* [VORLIEGENDER TEXT]:

☆ ☆ ☆ ☆

Erinnert die Form und das Anliegen des Textes - eine "un-erhörte" Geschichte zur Sprache zu bringen - an Lektüreerlebnisse aus "Am Beispiel meines Bruders", geht Timm in seiner neuesten Erzählung einen Schritt weiter: Er kommentiert nicht nur den eigenen Recherche- und Erinnerungsprozess, sondern stellt sich auch die Frage - und darin liegt die Faszination, die der Text ausübt -, wie sich poetische Sprache dem Unbegreiflichen, der Erfahrung des Todes, annähern kann. Timms Überlegungen führen zu einer Reflexion des Schreibens und Lesens, die sich neben seinen Recherchen zu und Erinnerungen an Benno Ohnesorg als spannende Poetologie lesen lässt und Einsicht in Timms Schreibverfahren erlaubt. Zugänge zur Erinnerung findet Timm über alltägliche Dinge, die persönliche Geschichte beinhalten. Diesen Spuren folgt er im Prozess des Schreibens, die nicht einfach notiert, sondern "gefühlt und wirklich werden."

☆ ☆ ☆ ☆

* [BEREITGESTELLTE DATEN]:

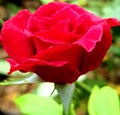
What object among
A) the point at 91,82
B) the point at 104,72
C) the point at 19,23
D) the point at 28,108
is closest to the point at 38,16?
the point at 19,23

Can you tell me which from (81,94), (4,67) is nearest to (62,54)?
(81,94)

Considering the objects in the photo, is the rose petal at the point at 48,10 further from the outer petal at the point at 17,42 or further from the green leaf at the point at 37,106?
the green leaf at the point at 37,106

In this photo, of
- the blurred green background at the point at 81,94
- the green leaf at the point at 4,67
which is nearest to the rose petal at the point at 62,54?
the blurred green background at the point at 81,94

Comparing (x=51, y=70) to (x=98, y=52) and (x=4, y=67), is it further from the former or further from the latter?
(x=4, y=67)

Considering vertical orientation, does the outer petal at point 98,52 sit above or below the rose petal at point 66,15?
below

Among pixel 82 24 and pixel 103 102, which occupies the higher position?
pixel 82 24

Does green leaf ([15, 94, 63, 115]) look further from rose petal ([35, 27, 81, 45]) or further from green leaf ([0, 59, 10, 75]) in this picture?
green leaf ([0, 59, 10, 75])

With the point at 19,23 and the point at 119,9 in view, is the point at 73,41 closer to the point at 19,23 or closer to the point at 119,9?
the point at 19,23
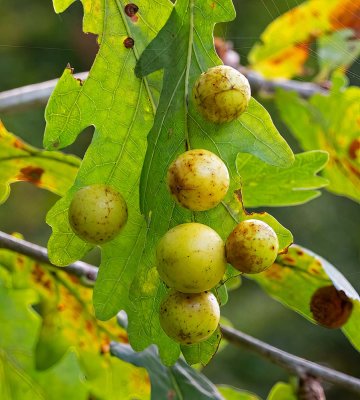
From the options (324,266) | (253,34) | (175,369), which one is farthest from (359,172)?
(253,34)

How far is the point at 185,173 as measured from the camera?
1.04 m

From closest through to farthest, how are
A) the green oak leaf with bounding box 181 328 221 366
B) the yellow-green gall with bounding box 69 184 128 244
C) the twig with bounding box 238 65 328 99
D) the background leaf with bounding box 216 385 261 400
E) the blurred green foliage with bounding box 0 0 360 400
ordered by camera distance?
the yellow-green gall with bounding box 69 184 128 244 → the green oak leaf with bounding box 181 328 221 366 → the background leaf with bounding box 216 385 261 400 → the twig with bounding box 238 65 328 99 → the blurred green foliage with bounding box 0 0 360 400

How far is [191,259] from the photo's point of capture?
990 mm

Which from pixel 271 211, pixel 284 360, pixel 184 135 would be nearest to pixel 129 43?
pixel 184 135

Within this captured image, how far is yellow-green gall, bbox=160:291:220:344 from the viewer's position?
1046mm

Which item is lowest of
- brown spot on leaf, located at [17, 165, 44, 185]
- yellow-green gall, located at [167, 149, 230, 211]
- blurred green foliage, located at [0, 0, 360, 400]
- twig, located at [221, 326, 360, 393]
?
blurred green foliage, located at [0, 0, 360, 400]

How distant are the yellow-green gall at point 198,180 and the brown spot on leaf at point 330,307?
0.60 m

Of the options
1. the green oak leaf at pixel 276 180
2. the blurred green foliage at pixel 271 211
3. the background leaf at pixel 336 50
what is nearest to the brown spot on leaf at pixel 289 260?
the green oak leaf at pixel 276 180

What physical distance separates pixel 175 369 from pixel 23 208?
5004mm

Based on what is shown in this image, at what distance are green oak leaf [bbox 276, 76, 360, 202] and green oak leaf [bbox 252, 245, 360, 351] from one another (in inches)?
16.0

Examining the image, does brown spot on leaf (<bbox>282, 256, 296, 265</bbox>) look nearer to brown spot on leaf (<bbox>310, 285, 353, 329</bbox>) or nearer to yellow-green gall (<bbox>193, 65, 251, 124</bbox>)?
brown spot on leaf (<bbox>310, 285, 353, 329</bbox>)

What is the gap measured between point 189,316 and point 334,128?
4.06 ft

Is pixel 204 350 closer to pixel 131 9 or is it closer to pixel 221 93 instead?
pixel 221 93

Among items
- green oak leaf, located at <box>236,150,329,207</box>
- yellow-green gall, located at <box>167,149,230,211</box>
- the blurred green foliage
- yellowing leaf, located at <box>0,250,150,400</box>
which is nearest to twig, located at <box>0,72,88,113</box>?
yellowing leaf, located at <box>0,250,150,400</box>
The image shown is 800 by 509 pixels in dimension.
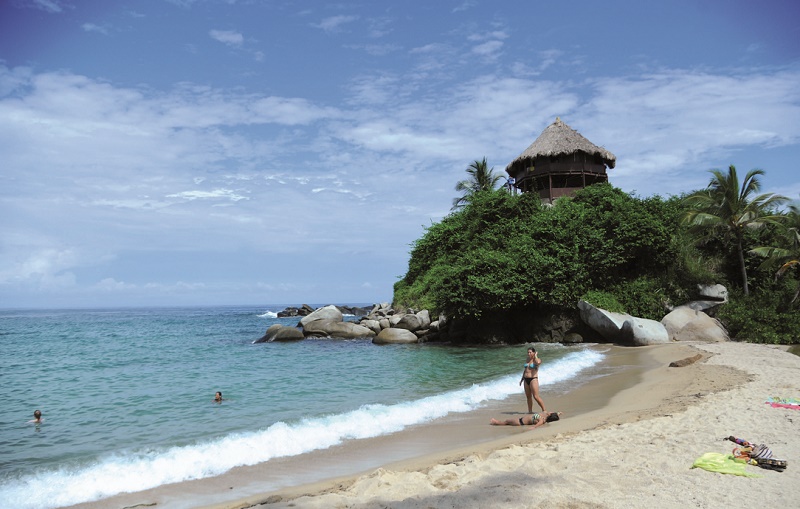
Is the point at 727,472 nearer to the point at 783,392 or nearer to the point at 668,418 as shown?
the point at 668,418

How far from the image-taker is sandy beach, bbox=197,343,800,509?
514 cm

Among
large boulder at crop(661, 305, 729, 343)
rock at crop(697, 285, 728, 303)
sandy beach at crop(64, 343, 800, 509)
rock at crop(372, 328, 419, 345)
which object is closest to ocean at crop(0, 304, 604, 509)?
sandy beach at crop(64, 343, 800, 509)

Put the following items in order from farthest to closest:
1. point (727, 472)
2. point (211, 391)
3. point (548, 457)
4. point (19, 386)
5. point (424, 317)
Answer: point (424, 317)
point (19, 386)
point (211, 391)
point (548, 457)
point (727, 472)

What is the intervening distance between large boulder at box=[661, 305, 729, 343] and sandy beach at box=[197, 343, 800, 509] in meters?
11.4

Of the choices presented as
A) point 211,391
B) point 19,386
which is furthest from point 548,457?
point 19,386

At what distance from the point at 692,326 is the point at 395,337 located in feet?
45.9

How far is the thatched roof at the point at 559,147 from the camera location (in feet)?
109

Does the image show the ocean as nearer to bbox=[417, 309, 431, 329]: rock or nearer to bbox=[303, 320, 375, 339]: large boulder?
bbox=[417, 309, 431, 329]: rock

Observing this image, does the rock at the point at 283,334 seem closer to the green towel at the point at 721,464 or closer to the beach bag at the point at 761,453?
the green towel at the point at 721,464

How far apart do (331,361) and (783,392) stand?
14473mm

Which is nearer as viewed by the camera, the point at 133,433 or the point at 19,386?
the point at 133,433

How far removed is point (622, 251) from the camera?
23.6 m

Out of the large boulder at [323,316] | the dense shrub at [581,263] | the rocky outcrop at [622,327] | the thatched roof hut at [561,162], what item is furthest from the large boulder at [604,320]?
the large boulder at [323,316]

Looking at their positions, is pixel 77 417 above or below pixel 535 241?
below
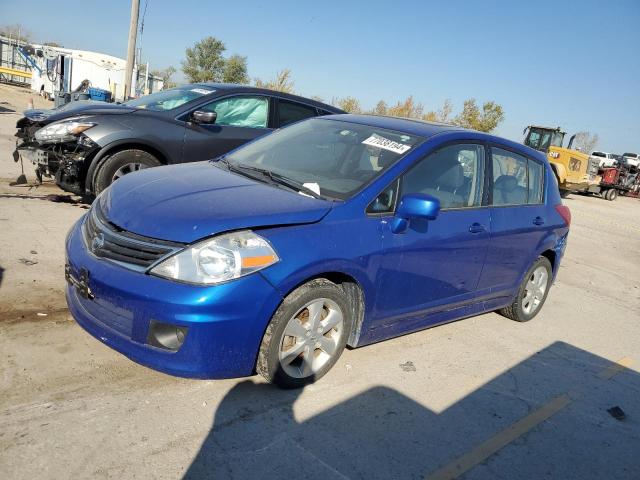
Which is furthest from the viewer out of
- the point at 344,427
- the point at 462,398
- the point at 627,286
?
the point at 627,286

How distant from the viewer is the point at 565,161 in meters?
22.1

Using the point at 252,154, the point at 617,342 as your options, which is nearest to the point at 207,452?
the point at 252,154

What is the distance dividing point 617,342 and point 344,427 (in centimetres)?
370

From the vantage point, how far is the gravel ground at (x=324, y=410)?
2.54 meters

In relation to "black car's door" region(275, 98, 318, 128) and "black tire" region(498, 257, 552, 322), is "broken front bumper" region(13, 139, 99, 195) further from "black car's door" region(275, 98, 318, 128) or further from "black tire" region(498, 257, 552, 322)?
"black tire" region(498, 257, 552, 322)

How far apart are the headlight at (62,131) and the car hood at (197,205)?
267 centimetres

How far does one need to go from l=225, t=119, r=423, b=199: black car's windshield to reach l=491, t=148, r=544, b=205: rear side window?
1004 millimetres

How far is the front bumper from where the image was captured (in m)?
2.70

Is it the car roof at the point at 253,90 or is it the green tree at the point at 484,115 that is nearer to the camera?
the car roof at the point at 253,90

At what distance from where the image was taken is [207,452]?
2.58 meters

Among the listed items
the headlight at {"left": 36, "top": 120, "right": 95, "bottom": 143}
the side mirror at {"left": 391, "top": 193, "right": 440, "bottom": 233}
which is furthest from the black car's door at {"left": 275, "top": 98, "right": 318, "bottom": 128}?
the side mirror at {"left": 391, "top": 193, "right": 440, "bottom": 233}

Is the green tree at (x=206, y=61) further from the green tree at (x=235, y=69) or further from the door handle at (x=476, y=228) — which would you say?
the door handle at (x=476, y=228)

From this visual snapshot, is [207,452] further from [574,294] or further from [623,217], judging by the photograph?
[623,217]

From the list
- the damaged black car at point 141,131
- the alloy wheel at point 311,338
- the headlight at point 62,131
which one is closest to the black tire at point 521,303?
the alloy wheel at point 311,338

☆ ☆ ☆ ☆

* [ZIEL]:
Über welche Dinge findet Timm laut dem vorliegenden Text Zugänge zur Erinnerung?

* [LÖSUNG]:
Über alltägliche Dinge, die persönliche Geschichte beinhalten.